Aquaculture for all

Aquaculture turns to high-end fare

US - Gene Evans is Florida's only commercial fish farmer raising beluga sturgeon, prized for white meat and $100-per-ounce caviar. He used to hunt fish, now he's farming them and beleives its;l the way to feed the world.

With spear gun in hand, a young Gene Evans found the oceans off the Volusia shore teeming with fish. He loved diving and exploring the undersea world, sharing it with the vast array of ocean life that thrived there.

However, the numbers of fish seemed to diminish slowly and steadily and Evans could see clearly through his mask: The seas were suffering.

Evans, who hails from a pioneering Volusia County farming family, decided he wanted to put more fish into the world. The answer was to become a fish farmer.

"This will be the fish that feeds the world," Evans, 67, said of tilapia, an inexpensive and popular table fish that he raises on his aquaculture farm.

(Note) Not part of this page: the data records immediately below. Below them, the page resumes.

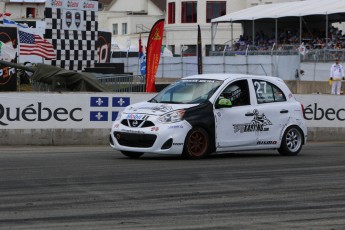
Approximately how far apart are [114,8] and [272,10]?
4407 centimetres

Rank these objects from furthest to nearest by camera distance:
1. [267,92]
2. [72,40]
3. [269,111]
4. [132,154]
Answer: [72,40]
[267,92]
[269,111]
[132,154]

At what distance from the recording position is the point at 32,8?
8188cm

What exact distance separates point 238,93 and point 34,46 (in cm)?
1730

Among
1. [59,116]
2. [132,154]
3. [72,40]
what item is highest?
[72,40]

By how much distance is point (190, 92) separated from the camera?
16438 millimetres

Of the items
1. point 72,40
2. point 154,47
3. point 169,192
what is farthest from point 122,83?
point 169,192

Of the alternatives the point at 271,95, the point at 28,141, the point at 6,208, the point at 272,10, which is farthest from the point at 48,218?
the point at 272,10

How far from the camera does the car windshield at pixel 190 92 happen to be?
1623 centimetres

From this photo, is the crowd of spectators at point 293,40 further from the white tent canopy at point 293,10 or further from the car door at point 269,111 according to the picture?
the car door at point 269,111

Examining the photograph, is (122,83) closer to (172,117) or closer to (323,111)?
(323,111)

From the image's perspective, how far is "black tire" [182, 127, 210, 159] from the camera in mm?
15695

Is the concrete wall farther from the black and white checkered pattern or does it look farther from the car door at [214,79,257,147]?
the car door at [214,79,257,147]

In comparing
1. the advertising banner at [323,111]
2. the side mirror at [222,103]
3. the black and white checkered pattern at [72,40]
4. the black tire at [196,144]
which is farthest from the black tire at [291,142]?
the black and white checkered pattern at [72,40]

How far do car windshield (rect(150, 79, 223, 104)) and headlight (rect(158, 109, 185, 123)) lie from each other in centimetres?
54
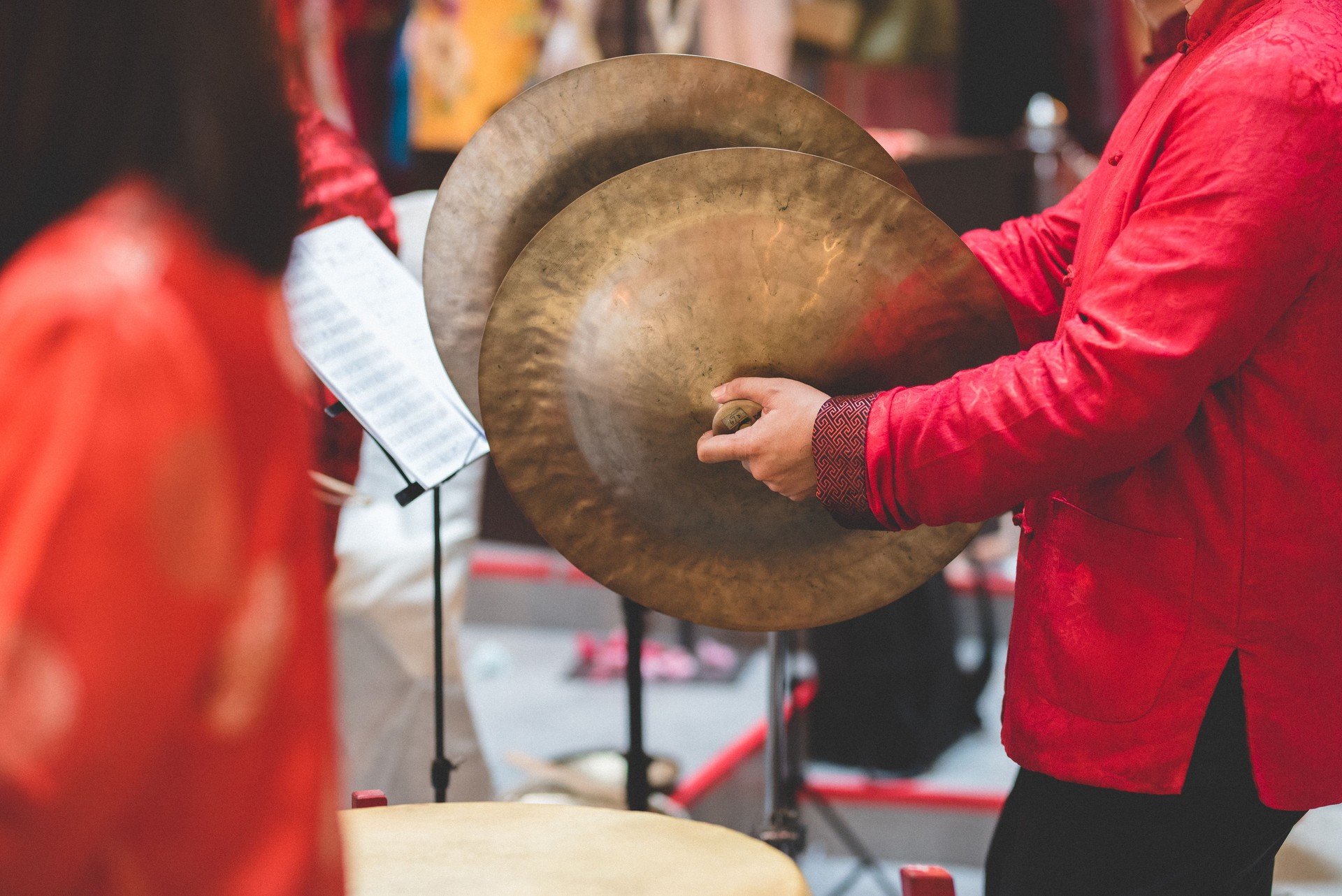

Evans has become one of the state's most well-known aquaculture farmers, raising hybrid bass and tilapia for more than 20 years and involving himself in myriad agricultural boards. Today, he's the state's only commercial aquaculture farmer attempting to raise beluga sturgeon, a fish native to the cold waters of the Caspian Sea off Russia, for its white meat and prized roe -- which translates to $100-per-ounce top-shelf caviar.

If he's successful, he says, he'll make a bundle.

Mote Marine Laboratory in Sarasota also has a sturgeon operation, although it is a different variety of fish and the nonprofit corporation is aimed at research and education more than at commercial ventures.

"We are growing several species of sturgeon, but our primary species of interest is Siberian sturgeon, Acipenser baerii," said Jim Michaels, sturgeon program manager for Mote.

"One primary difference between our operation and Gene Evans' fish farm is that, as part of Mote Marine Laboratory, we are operating a commercial-demonstration sturgeon program. We are developing sustainable technologies and husbandry techniques to minimize the impact on Florida's water resources. We then outreach this information to interested farmers, entrepreneurs, researchers, etc."